Assignment: For the entries below, the result should be an exact transcription of the lines from the one with "scientific name: Cervus canadensis" up to and including the one with "scientific name: Odocoileus", and only those.

Stored data entries:
- - - - -
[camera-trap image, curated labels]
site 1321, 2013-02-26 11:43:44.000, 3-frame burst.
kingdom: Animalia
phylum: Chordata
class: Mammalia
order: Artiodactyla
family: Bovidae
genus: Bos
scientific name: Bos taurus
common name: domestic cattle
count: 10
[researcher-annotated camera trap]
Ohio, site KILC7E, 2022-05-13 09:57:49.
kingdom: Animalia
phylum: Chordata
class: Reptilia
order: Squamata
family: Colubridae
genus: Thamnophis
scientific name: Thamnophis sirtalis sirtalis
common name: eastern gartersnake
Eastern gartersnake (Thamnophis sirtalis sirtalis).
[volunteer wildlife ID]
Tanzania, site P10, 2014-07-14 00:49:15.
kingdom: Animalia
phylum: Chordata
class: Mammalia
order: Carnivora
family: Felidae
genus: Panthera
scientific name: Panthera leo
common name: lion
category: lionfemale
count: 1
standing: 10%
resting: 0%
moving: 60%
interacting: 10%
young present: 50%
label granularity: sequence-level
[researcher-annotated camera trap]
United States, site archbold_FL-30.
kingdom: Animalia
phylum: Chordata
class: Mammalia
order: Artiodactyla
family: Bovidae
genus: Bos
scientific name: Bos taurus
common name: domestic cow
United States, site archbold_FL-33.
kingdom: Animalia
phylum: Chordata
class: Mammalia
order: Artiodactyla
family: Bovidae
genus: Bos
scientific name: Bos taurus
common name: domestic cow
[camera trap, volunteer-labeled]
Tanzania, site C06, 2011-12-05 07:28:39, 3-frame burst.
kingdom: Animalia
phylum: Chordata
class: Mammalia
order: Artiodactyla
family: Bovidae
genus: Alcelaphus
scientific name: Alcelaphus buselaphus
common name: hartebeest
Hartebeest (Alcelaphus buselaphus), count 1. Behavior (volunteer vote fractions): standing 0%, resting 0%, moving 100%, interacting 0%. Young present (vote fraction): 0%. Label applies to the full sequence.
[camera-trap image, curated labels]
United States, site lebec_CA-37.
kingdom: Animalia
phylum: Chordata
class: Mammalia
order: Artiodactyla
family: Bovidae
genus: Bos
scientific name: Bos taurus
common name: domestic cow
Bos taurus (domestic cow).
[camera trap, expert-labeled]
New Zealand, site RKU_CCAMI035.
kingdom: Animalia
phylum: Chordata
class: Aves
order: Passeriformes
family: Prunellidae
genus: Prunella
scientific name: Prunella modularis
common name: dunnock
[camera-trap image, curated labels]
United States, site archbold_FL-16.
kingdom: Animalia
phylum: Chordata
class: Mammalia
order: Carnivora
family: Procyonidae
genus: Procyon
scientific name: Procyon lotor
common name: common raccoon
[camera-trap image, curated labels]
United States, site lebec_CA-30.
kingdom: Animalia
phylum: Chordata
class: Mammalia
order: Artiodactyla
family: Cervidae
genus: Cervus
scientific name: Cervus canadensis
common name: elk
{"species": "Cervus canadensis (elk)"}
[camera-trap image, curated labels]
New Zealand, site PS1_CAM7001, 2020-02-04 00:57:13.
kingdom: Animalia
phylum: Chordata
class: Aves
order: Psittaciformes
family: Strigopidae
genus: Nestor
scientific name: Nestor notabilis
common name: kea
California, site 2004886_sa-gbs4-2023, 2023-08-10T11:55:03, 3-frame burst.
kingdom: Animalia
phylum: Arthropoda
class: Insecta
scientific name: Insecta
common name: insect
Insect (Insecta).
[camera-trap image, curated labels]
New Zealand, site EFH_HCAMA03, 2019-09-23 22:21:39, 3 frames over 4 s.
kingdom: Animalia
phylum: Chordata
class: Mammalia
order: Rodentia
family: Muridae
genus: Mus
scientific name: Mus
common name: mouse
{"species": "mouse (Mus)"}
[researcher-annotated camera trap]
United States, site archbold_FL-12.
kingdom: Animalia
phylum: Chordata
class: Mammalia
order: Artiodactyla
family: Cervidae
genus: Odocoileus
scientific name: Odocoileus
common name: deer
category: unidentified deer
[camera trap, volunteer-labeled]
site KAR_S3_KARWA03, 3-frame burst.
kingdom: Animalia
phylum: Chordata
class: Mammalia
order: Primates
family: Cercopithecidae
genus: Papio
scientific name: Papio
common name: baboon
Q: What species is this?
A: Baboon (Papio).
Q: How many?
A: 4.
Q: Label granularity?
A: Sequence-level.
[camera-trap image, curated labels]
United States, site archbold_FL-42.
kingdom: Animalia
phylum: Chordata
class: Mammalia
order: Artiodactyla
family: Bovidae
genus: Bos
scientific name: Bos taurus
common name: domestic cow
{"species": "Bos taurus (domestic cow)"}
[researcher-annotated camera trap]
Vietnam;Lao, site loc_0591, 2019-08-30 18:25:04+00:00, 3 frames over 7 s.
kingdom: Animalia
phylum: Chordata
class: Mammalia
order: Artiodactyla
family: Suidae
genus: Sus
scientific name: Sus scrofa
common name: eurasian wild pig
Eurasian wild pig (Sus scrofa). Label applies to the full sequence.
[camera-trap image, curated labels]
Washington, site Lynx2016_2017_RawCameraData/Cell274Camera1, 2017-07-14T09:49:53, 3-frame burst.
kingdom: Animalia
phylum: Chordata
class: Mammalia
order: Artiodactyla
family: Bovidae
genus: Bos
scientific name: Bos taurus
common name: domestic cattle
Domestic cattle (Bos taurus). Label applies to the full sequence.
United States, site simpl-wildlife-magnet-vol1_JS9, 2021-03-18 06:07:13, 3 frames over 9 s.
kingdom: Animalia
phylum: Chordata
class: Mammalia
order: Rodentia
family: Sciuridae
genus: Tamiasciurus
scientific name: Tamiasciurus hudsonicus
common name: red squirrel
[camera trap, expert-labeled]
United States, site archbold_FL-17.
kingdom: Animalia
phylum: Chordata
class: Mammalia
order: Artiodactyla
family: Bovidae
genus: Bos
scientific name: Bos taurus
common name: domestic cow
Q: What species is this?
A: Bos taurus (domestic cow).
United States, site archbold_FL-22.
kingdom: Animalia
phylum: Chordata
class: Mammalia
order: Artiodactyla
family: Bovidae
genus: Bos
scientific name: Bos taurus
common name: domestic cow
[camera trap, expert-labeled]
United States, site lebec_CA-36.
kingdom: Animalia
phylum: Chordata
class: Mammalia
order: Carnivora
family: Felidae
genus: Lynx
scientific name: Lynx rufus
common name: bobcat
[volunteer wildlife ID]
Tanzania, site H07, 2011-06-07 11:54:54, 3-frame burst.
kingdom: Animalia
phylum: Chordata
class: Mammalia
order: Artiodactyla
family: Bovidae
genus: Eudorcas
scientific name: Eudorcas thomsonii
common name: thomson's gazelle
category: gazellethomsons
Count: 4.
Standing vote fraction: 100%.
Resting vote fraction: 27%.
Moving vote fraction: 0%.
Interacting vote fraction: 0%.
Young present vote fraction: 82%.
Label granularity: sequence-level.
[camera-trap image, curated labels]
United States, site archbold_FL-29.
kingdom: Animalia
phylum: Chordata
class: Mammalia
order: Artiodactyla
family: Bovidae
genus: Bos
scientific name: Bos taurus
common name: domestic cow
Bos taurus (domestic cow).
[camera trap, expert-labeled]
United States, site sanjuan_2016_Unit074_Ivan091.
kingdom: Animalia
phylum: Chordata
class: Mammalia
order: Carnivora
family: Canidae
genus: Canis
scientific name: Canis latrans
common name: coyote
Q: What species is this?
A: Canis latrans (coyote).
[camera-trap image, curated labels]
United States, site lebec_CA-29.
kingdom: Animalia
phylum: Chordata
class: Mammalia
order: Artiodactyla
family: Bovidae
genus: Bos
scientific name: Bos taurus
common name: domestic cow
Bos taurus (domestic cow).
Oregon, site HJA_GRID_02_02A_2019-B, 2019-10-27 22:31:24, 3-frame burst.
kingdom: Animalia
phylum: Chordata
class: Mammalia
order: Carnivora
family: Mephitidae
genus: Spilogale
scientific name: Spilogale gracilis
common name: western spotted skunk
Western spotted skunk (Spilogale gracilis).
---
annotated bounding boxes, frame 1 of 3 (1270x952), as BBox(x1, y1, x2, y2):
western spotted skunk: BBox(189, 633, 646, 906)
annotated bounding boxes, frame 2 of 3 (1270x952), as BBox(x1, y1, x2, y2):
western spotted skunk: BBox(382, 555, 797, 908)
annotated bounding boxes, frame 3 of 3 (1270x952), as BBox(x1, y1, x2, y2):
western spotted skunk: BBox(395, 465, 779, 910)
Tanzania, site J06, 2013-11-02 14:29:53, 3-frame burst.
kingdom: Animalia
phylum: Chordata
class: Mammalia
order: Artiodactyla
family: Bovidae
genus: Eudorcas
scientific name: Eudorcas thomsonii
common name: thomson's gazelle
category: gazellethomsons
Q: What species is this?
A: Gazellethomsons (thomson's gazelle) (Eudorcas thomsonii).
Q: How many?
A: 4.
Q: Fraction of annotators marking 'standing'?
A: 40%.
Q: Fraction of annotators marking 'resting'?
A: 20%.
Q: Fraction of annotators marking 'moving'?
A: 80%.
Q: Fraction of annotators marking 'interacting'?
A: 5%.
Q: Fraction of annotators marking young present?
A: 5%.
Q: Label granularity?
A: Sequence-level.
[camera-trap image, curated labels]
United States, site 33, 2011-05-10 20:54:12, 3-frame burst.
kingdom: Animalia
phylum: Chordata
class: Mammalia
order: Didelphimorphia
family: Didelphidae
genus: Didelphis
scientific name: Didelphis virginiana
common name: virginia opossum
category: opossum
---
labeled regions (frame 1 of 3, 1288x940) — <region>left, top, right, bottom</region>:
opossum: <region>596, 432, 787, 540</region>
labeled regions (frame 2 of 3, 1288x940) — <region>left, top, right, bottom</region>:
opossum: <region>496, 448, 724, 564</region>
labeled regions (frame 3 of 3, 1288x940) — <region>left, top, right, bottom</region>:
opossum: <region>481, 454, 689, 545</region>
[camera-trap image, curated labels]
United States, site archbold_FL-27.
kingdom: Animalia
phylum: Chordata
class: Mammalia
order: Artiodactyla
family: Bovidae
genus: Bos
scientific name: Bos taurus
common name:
- - - - -
Output for this task:
scientific name: Cervus canadensis
common name: elk
{"species": "Cervus canadensis (elk)"}
[camera-trap image, curated labels]
New Zealand, site PS1_CAM7001, 2020-02-04 00:57:13.
kingdom: Animalia
phylum: Chordata
class: Aves
order: Psittaciformes
family: Strigopidae
genus: Nestor
scientific name: Nestor notabilis
common name: kea
California, site 2004886_sa-gbs4-2023, 2023-08-10T11:55:03, 3-frame burst.
kingdom: Animalia
phylum: Arthropoda
class: Insecta
scientific name: Insecta
common name: insect
Insect (Insecta).
[camera-trap image, curated labels]
New Zealand, site EFH_HCAMA03, 2019-09-23 22:21:39, 3 frames over 4 s.
kingdom: Animalia
phylum: Chordata
class: Mammalia
order: Rodentia
family: Muridae
genus: Mus
scientific name: Mus
common name: mouse
{"species": "mouse (Mus)"}
[researcher-annotated camera trap]
United States, site archbold_FL-12.
kingdom: Animalia
phylum: Chordata
class: Mammalia
order: Artiodactyla
family: Cervidae
genus: Odocoileus
scientific name: Odocoileus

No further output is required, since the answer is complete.